## EXCERPT PROVIDED
Our behavior is something we control. It is up to us to choose what we do. God granted us that stewardship. Hence, Peter is exhorting his disciples to make good choices, choices that conform to God’s design for us and lead to life.

This is similar to the Apostle Paul’s assertion that the will of God is for each believer to be sanctified, set apart from the ways of the world to walk in the ways of God (1 Thessalonians 4:3). When seeking God’s will it is typical and natural to seek to know what circumstances we ought to choose in order to lead to our greatest benefit. This might include what job to take or what person to choose as a spouse. To seek God’s wisdom in such choices is good.

However, God promises He will bring good from all choices, even poor ones, to conform us to His image (Romans 8:28-29). His primary will for believers is to be holy yourselves. To be holy here is not ethereal or other-worldly. Peter’s focus on holiness is focused on your behavior. Behavior that is holy is behavior that reflects God’s design for us. This is, actually, the path to our greatest benefit. Our greatest benefit is to completely align our behavior with God’s design for us.

When a person believes in Jesus Christ, God declares this sinful person perfectly righteous in His sight (Romans 4:3). This is because all of the person’s sins have been forgiven through the death of Christ (Colossians 2:14). This guarantees our position in God as His child (Romans 8:15). Those who are in Christ have assurance they will go to heaven and be received as His child when they die. We belong to and are accepted by God as His child without condition, simply by faith.

Collected data:
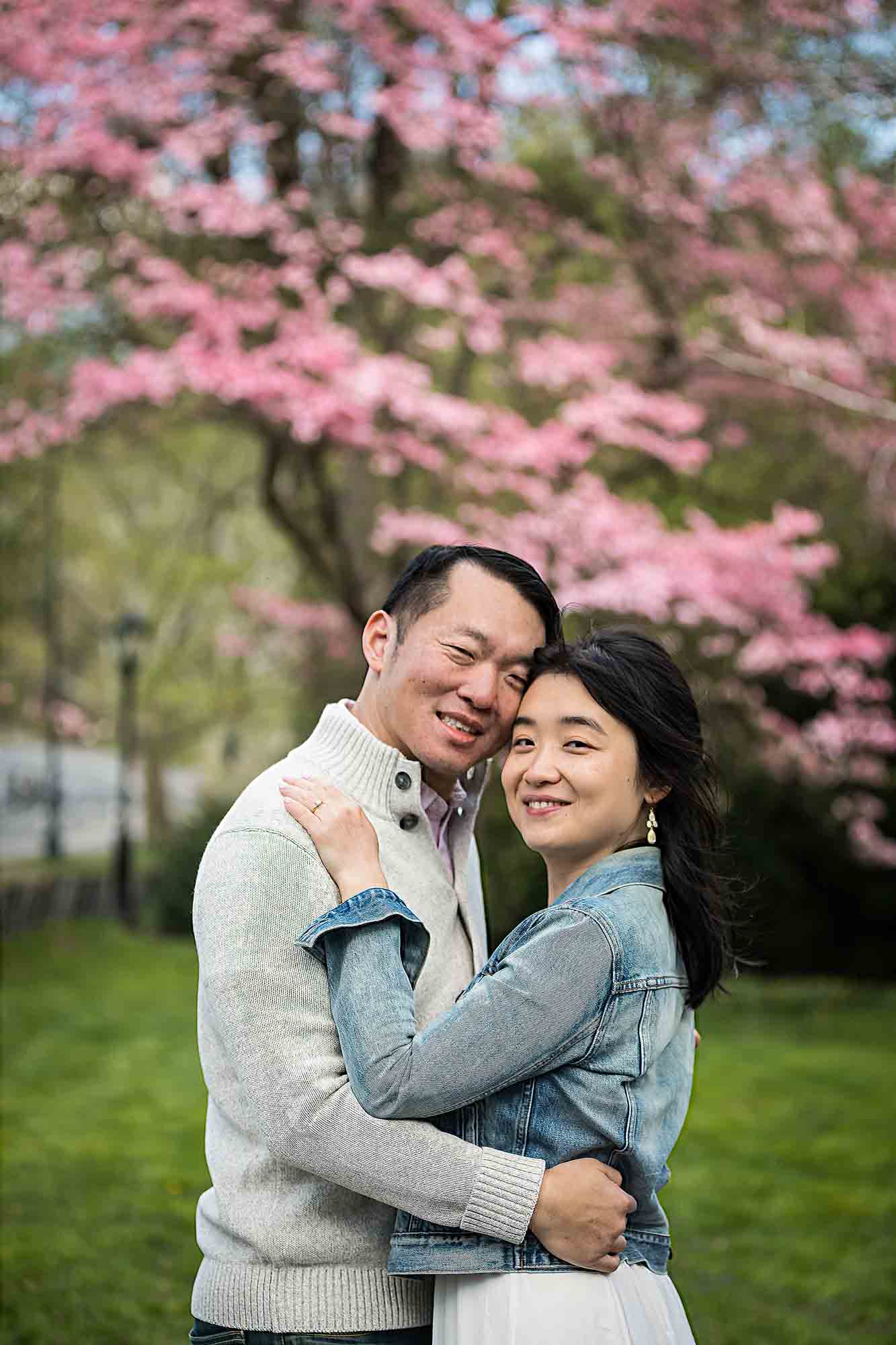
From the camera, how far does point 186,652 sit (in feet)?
51.6

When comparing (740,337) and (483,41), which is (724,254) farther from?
(483,41)

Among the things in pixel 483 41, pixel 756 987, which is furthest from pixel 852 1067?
pixel 483 41

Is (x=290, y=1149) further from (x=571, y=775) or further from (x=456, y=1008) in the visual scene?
(x=571, y=775)

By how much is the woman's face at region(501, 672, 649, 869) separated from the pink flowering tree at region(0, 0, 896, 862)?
3822mm

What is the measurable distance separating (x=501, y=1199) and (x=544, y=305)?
7106mm

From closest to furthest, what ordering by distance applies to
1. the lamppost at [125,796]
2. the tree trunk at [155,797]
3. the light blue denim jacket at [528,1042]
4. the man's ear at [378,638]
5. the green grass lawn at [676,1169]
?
the light blue denim jacket at [528,1042] < the man's ear at [378,638] < the green grass lawn at [676,1169] < the lamppost at [125,796] < the tree trunk at [155,797]

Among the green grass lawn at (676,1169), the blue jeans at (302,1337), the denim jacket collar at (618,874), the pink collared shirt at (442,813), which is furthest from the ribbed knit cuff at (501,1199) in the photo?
the green grass lawn at (676,1169)

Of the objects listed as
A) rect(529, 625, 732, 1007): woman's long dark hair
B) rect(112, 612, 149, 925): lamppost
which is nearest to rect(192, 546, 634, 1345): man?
rect(529, 625, 732, 1007): woman's long dark hair

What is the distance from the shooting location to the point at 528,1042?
5.04 ft

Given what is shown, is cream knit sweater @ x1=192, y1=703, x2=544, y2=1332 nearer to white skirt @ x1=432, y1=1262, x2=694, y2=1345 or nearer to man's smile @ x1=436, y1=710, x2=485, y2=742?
white skirt @ x1=432, y1=1262, x2=694, y2=1345

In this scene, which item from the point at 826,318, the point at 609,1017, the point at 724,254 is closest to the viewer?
the point at 609,1017

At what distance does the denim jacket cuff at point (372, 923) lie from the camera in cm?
155

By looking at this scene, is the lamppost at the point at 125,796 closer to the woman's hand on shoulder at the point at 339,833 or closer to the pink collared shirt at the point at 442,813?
the pink collared shirt at the point at 442,813

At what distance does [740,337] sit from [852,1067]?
397cm
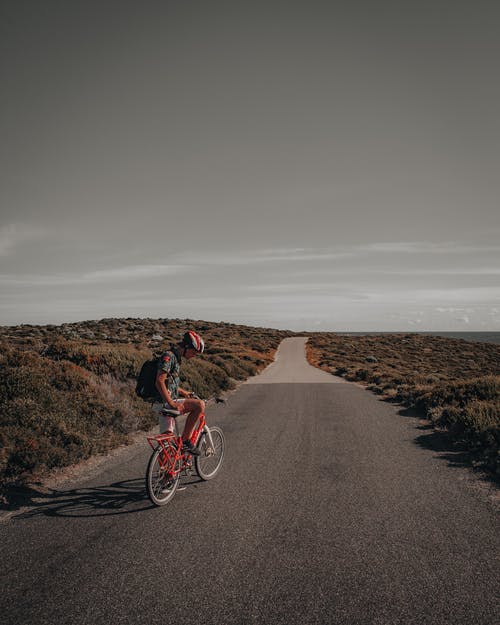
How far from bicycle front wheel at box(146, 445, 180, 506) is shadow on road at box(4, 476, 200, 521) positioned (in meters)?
0.24


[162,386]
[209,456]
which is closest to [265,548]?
[162,386]

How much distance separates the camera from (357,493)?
6.43 metres

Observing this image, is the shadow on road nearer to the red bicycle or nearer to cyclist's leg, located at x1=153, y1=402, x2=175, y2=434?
the red bicycle

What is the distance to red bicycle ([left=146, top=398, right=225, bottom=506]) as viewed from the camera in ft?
19.5

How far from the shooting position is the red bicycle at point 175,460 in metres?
5.93

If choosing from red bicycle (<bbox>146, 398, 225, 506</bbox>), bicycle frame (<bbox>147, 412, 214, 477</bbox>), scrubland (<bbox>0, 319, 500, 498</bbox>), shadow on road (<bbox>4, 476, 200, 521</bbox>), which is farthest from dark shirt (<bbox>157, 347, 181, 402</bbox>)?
scrubland (<bbox>0, 319, 500, 498</bbox>)

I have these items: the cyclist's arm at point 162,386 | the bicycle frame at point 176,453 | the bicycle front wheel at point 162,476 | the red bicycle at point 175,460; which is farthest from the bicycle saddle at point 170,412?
the bicycle front wheel at point 162,476

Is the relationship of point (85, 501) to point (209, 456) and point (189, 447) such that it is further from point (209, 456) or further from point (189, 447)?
point (209, 456)

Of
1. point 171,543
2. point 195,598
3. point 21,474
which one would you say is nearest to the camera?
point 195,598

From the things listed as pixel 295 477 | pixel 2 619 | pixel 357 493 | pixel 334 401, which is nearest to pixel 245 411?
pixel 334 401

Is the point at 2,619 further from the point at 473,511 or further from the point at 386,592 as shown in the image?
the point at 473,511

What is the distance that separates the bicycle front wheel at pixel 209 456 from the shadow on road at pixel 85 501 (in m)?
0.43

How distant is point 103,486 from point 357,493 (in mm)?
4510

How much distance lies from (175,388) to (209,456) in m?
1.69
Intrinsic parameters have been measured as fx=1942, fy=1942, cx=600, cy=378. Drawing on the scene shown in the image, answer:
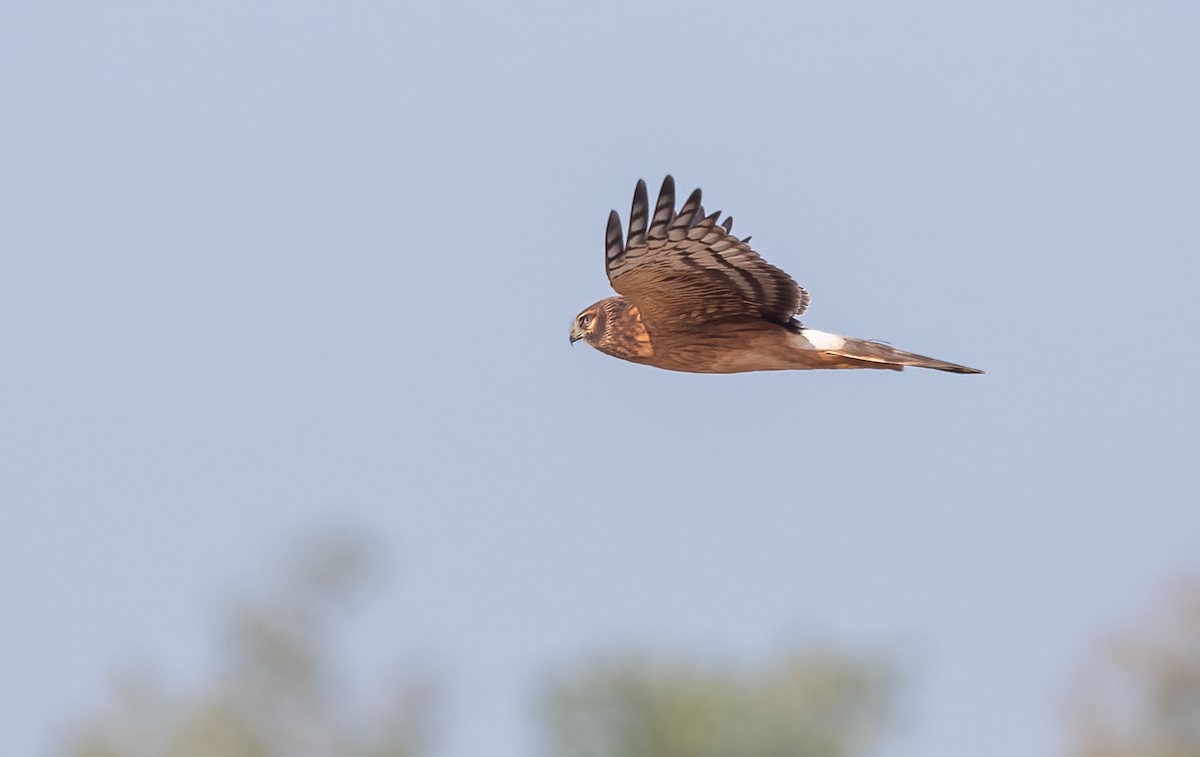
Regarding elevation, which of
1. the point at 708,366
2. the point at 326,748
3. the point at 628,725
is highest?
the point at 708,366

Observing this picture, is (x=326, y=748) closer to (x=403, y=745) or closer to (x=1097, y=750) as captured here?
(x=403, y=745)

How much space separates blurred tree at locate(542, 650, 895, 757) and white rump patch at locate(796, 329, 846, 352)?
41.4 feet

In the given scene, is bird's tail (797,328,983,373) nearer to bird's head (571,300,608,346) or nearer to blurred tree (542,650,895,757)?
bird's head (571,300,608,346)

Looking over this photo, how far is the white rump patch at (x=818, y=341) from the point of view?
812 centimetres

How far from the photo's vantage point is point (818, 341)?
8164mm

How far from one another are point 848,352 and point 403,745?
2023cm

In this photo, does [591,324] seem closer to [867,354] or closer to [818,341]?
[818,341]

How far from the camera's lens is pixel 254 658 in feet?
97.6

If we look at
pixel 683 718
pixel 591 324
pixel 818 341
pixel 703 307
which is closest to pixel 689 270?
pixel 703 307

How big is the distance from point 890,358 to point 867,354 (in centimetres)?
10

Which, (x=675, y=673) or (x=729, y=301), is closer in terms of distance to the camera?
(x=729, y=301)

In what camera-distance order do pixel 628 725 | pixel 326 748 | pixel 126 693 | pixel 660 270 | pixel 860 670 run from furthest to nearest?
pixel 326 748 → pixel 126 693 → pixel 860 670 → pixel 628 725 → pixel 660 270

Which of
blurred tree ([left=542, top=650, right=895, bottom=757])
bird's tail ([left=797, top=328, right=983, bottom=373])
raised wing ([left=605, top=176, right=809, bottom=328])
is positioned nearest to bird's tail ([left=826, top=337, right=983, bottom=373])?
bird's tail ([left=797, top=328, right=983, bottom=373])

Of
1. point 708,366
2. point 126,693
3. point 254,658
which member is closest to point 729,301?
point 708,366
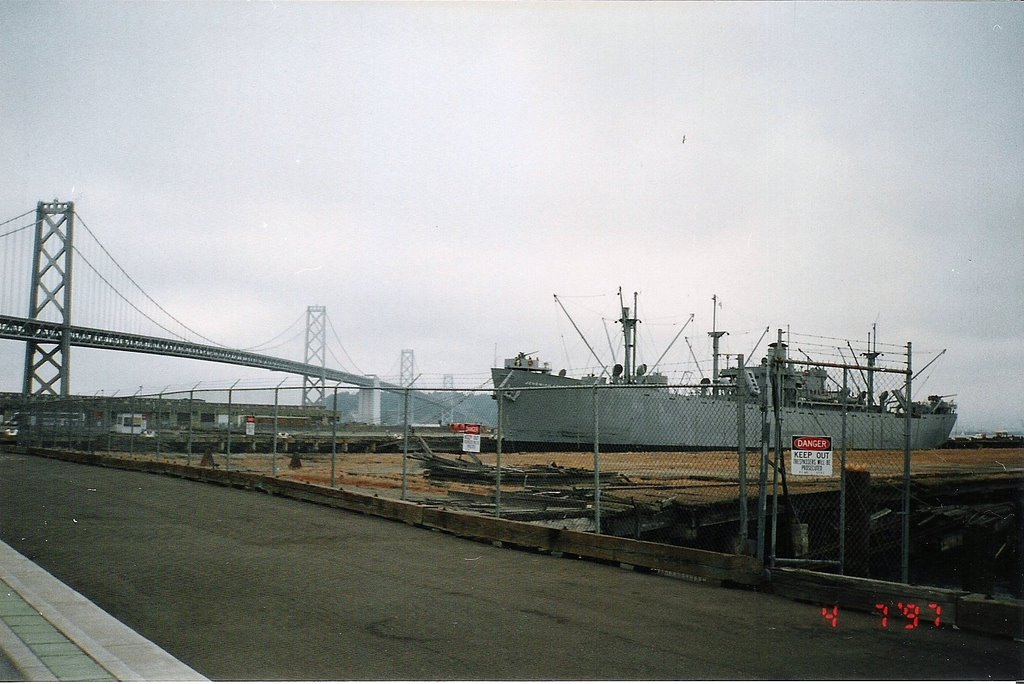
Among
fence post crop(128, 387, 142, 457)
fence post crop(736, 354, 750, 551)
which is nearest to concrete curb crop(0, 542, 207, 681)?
fence post crop(736, 354, 750, 551)

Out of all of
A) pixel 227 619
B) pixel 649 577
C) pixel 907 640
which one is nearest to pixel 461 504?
pixel 649 577

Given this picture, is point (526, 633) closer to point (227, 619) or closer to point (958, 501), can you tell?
point (227, 619)

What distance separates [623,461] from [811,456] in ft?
59.0

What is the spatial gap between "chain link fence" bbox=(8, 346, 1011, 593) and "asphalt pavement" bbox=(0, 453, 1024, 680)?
166cm

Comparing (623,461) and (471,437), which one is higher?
(471,437)

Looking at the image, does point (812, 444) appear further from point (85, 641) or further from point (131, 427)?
point (131, 427)

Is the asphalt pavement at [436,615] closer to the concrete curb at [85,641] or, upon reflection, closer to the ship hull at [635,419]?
the concrete curb at [85,641]

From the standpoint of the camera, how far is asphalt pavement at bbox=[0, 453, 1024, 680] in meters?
5.84

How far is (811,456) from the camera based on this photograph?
28.3ft

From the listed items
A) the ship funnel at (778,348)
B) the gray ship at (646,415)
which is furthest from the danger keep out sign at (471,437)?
the gray ship at (646,415)

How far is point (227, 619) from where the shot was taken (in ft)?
22.6

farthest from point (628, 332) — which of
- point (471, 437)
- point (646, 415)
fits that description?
point (471, 437)

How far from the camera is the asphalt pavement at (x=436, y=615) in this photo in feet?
19.2

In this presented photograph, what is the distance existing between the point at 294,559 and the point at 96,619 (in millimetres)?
3376
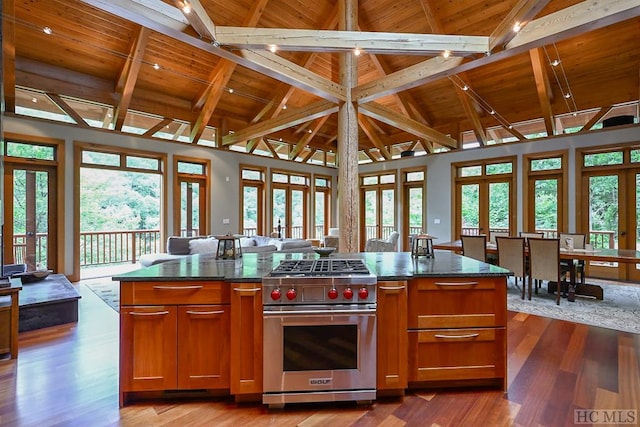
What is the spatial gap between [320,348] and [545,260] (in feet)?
12.4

## EXERCISE
Can you continue the commentary on Peter's call to holy behavior, picking up right after its final sentence?

## ANSWER AREA
But our Holy God desires the best for His children. He wants His positionally righteous children to increasingly be holy (righteous) in all your behavior while living on earth. While each believer is wholly accepted by God as His child based on the work of Jesus, God only approves of behavior that is good for us. He has promised to greatly reward behavior that follows His design for us, to serve Him and one another in love.

The book of Philippians similarly focuses on the power of choosing a proper perspective, a mindset that is true. Choosing a true mindset will lead to good and productive behavior. Paul exhorts his disciples in Philippi to choose a mindset, perspective, or attitude in the same way Christ chose His perspective (Philippians 2:5).

Jesus was in heaven with His Father and yet chose to obey His Father and take on the form of a human. He chose this perspective because He believed following His Father’s will was in His best interest (Philippians 2:6-8). As a result, Jesus was given the name above every name, and given all authority in heaven and on earth (Philippians 2:9, Matthew 28:18).

Jesus was given the name of “Son” and given reign over the earth as His reward (Hebrews 1:5, 13, 2:8-9). Jesus has promised that for those disciples who follow His example, He will also lead to glory as “sons” (Hebrews 2:10). He has promised that for any disciple who overcomes as He overcame, He will share with them the glory of His throne (Revelation 3:21). These great rewards depend on whether believers live righteously, set apart, holy in all your behavior.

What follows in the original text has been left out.